The fact is, so far as the war *itself* goes, almost no paper in the US gives much coverage to it. You read that a battle or offensive is taking place here or there but you don't get much more information about it than that, really. It took The Economist, weeks after the fact, to describe the actual combat in Fallujah, for instance. Not whether it was justified or whether the war is justified or any of those issues. I'm just talking the basis blow by blow.

Which coverage would actually, if provided, allow people a much more educated view of the war *on which* to base their judgment. If it was provided. But normally, it simply isn't. That's been one of the more bizarre aspects of the war, actually, to me, esp considering that it's very likely the most crowded war in history, journalist-wise.

The truth in almost every circumstance, however, at least since WW2, has been that "national security" is a browbeating weapon used for domestic political reasons much more than anything actually having anything to do with national security as such.

Let's look at El Salvador, an example where there's some historical distance so less to defend. What exact damage to national security would there be to reporting that the US was very busily and very directly paying death squads to murder people for their political views by the tens of thousands? Yet, such reporting was more than once called a national security threat. Most papers, the Times included, more or less went along with the program, however. You could read between the lines if you had the necessary historical knowledge of the various players, including very much the journalists, by the way, but if you didn't, you couldn't. They'd report forever about death squads but only very rarely and never directly about the direct connection between them and the Reagan administration. I was there to witness these things for myself and I can tell you frankly that the Times and most other American papers held their punches much more often than not. Weirdly, perhaps, given the demographics of the place, a lot of the best reporting got done by the Miami press (in short, "lesser" papers that were not nationally available papers at the time -- something since changed, thankfully, by the internet).

What is politically embarassing to the point of the state not wanting the people to have knowledge, however, is not a national security issue.

And secret, massive violations of the Constitution *is* a national security issue, though not in the way the state uses the words.

A free press is *supposed to* harass and embarass the state, particularly where people's rights and blood are concerned.

Politicians of course, particularly those in charge, object to embarassment for obvious reasons but that can be avoided much more easily, not to say democratically, by not behaving secretly in ways that would be embarassing or angering to the people. They rarely seem to understand that little clue, however, and all parties are the same so far as that goes, once in power. The dims convenienty have forgotten Clinton's lying, for example. Take the case of his ordering a cruise missile strike in Sudan on a "nerve gas manufacturing facility." It was exposed in the press, repeatedly, that in fact it was a medicine factory, the only one in the country. Clinton and his underlings lied and denied for a couple of years before they finally fessed up about it. Of course, by then it was buried-in-the-back-pages news so most missed the admittance when they finally had no choice but to fess up. They had had all kinds of absurd stories about CIA agents sneaking up and taking soil samples for analysis and all sorts of happy horseshit but it was all made up nonsense used as rationale after the fact when their behavior had been exposed.
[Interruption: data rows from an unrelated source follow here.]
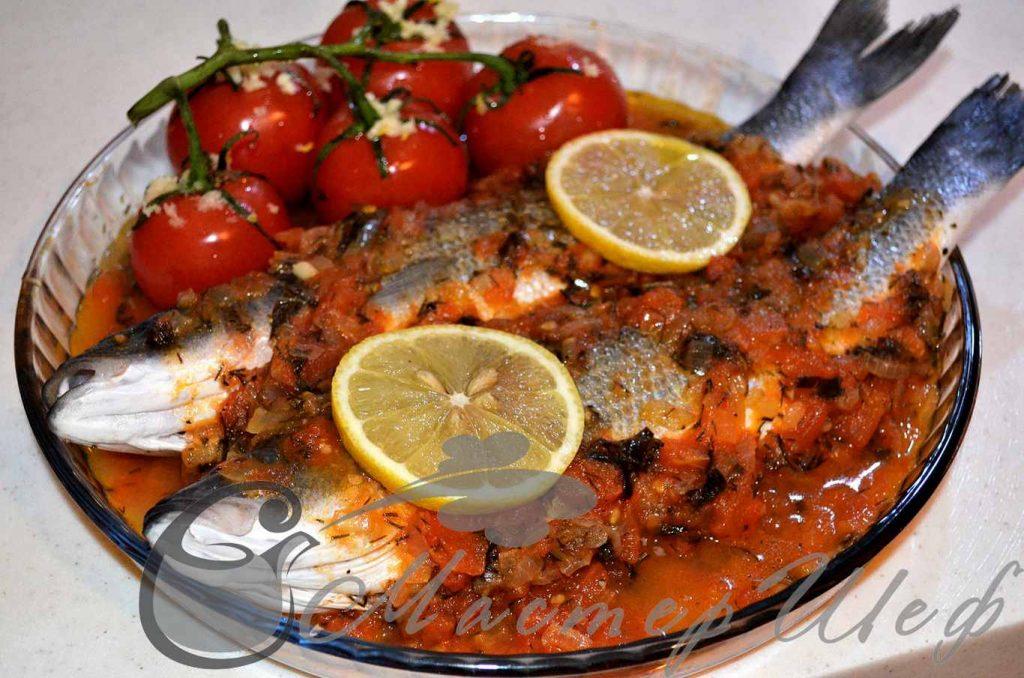 Выкладываем половину помидорной массы в форму для запекания, сверху кладем рыбу, внутрь рыбы помещаем по несколько пластинок нарезанного чеснока, и сверху выкладываем оставшиеся помидоры. Запекаем при 180 гр, 20 минут.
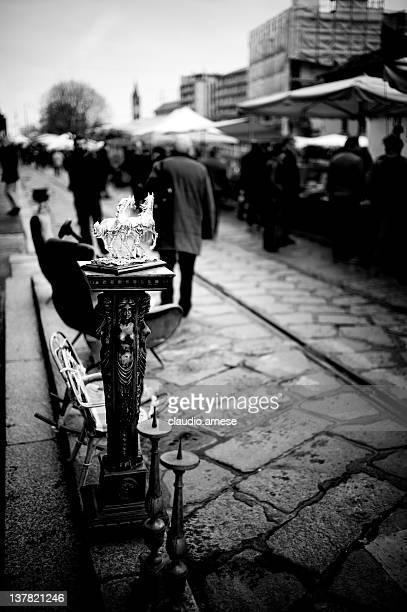 mercato delle pulci-milano. bianco e nero - navigli milano foto e immagini stock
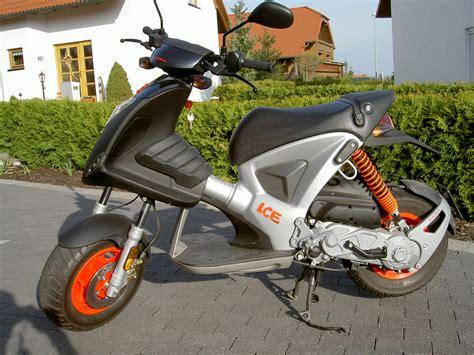 Motorrad Fahren Wieder Anfangen by Motorbike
Whether the war is supported or not by the population, journalism's job is to expose government lies and brutality. Too bad who doesn't like it. And the 1st Amendment is intended to protect speech, especially speech that angers the state or majority opinion. Speech that doesn't has no need for protection. The concept would be absurd.

The Pentagon Papers is the classic example, of course. They are readily available for next to nothing in used bookstores if people haven't actually read them for themselves. I challenge anyone to find anything in them that threatens the security of the US in any way, shape or form, now or then. How would it have threatened national security to report what was well known to all in Vietnam -- that the US had encouraged and cooperated with political assassination and coups d'etat? Embarassing, certainly, given the high-falootin' rhetoric and inflated self-image of many Americans. National security threat? None. None at all. And that was by far the most embarassing thing in the Pentagon Papers.
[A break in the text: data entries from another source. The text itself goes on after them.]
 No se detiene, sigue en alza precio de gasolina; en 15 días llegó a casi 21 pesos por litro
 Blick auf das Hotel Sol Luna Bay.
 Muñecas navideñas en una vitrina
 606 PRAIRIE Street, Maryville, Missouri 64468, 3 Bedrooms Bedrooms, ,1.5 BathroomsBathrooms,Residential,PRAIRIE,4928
The rest was embarassing mainly because it showed in no uncertain terms -- very like the run-up to the Iraq invasion but in the PP case only revealed after the fact -- that pols and bureaucrats like McNamara's insistence -- even in his alleged apologia in old age -- that he made decisions based on "faulty intelligence" was nonsense and in fact a lie. He himself had commissioned the studies involved. Presumbably he read them. Therefore, he had to have been lying about the "faulty intelligence." It wasn't faulty at all. It was simply not what he was wanting to hear, so he ignored it. And millions died for his idiotic stubbornness and refusal to accept the soundness of the intelligence provided to him by people who were actually there. Which he was not for longer than a few, hugely protected and coddled, days, all told, throughout his murderous reign at the Pentagon.

Not a single threat to national security involved. None.
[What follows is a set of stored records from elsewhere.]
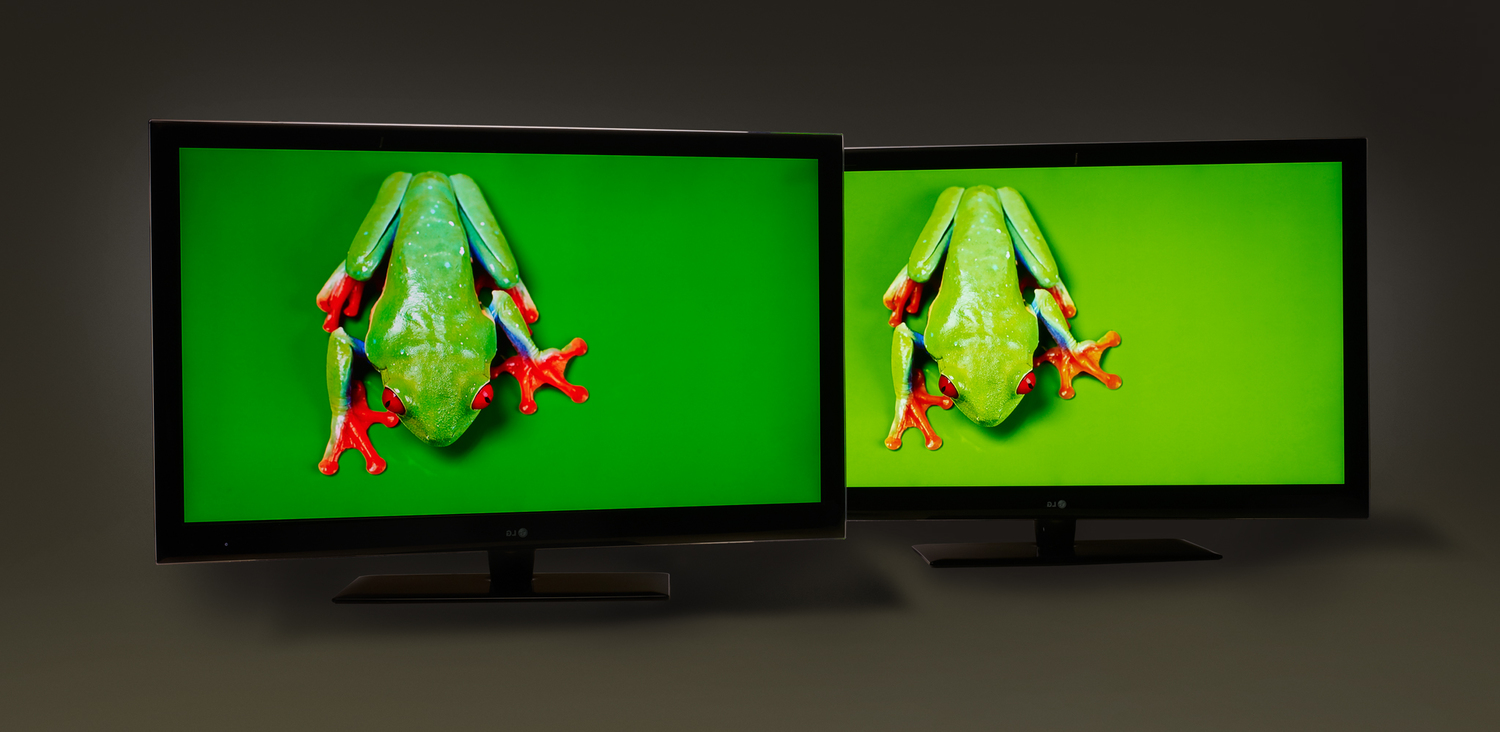 Quantum dot enhanced television (left) compared to standard LCD television (right) (Image Source Nanosys)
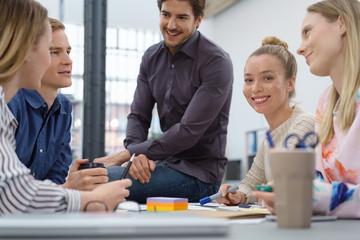 junge mitarbeiter unterhalten sich in einem meeting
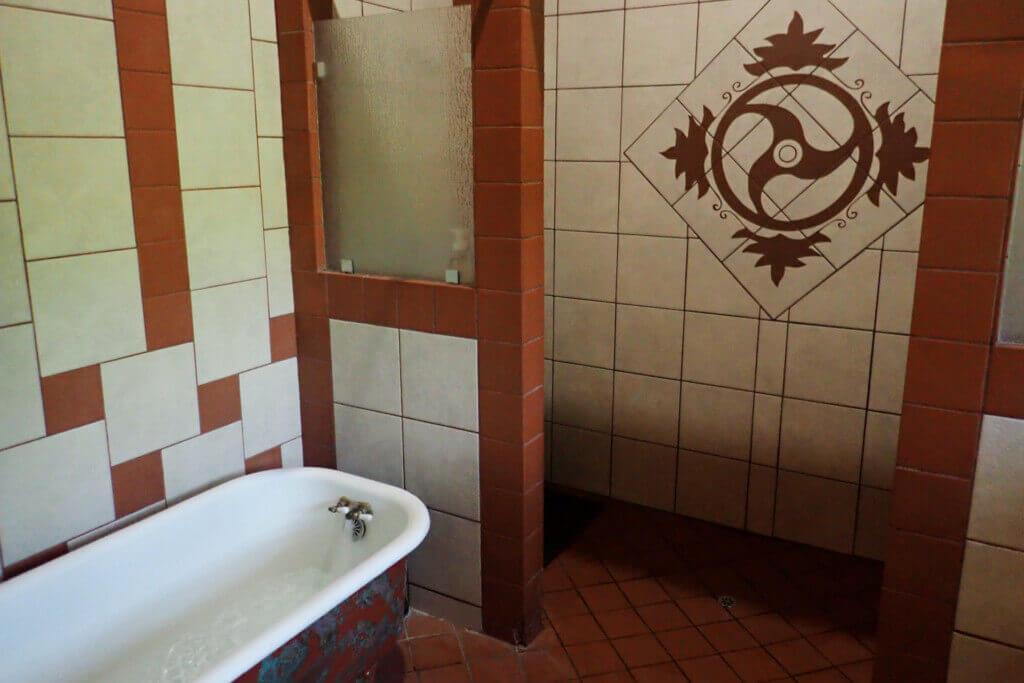 Bathhouse 3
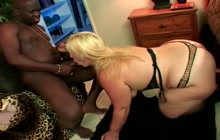 Dirty mature bitch giving head and getting fucked
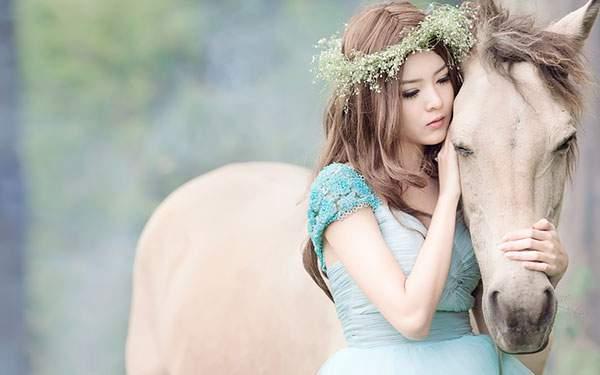 馬を撫でる花の冠を被った女の子を撮影した美しい写真壁紙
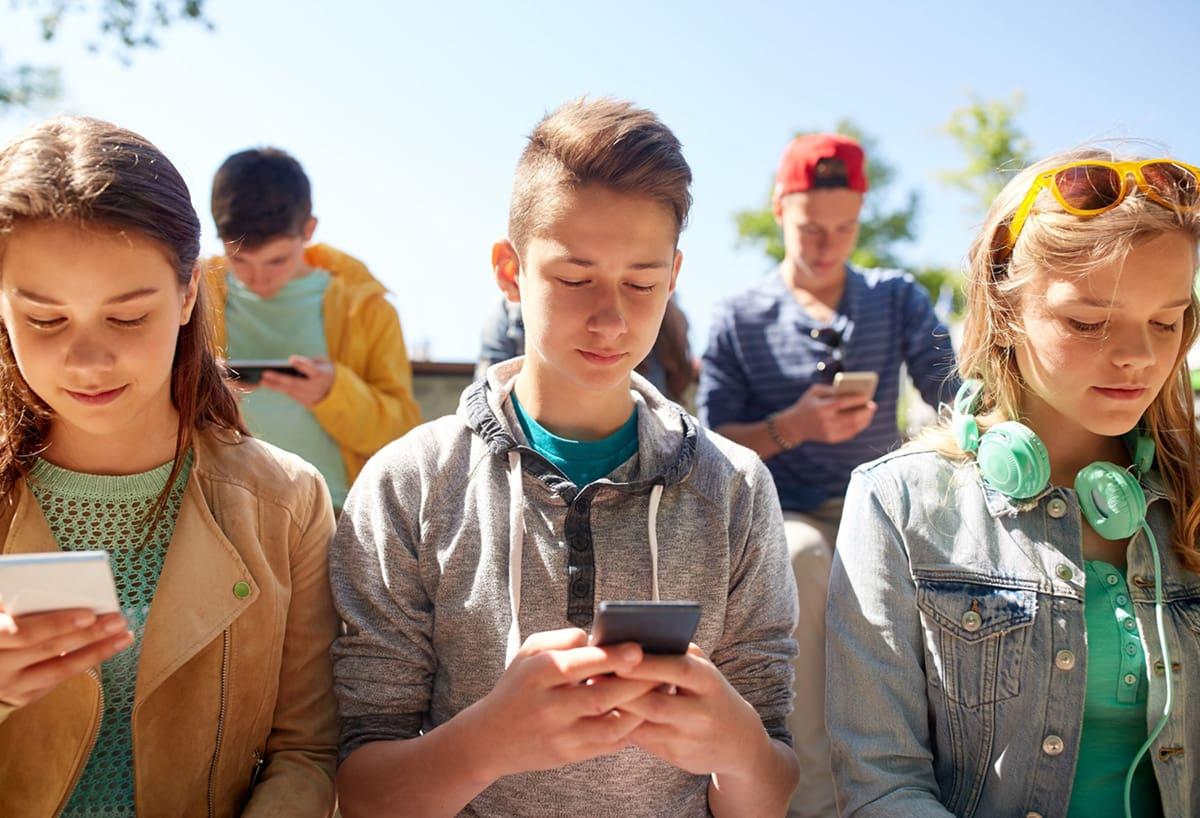 cyber-harcelement jeune smartphone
On the other hand, the press did in fact cooperate and cooperate fully during WW2 when there really was national security at stake. Does anyone actually believe that the nation's top editors didn't know about such deceptions as Patton's creation of a phony army in England, complete with phony radio traffic and so forth, that was meant -- and succeeded --to convince the Nazi military leadership that an invasion was being planned elsewhere than Normandy? Give it up, if so. They knew and they knew damned well that it wasn't information for the nation's newspaper pages so it didn't appear there until long after it might have mattered. That's only one example of many thousands.

There's a huge book called *The Deceivers* that goes into relentless detail about every known subterfuge used by the Allies in WW2 and there were literally thousands. Many of them known about by people outside government but sat on for obvious reasons. You don't broadcast in a struggle like that one, with real stakes, that the Allies had "Enigma" and therefore direct access to Germany's most secret communications. Things like that are understood.

Publishing the truth about Fallujah, on the other hand, that the USMC cleared the city room by room using handgrenades without knowing who if anyone was in the buildings and rooms -- killing many, many civilians of all ages without mercy -- nothing else could even have been expected, given the circumstances and tactics -- and driving hundreds of thousands into chaotic homelessness on the run -- does not in any way threaten the US's national security, however embarassing it might be to have such brutality broadcast to the world and the domestic population.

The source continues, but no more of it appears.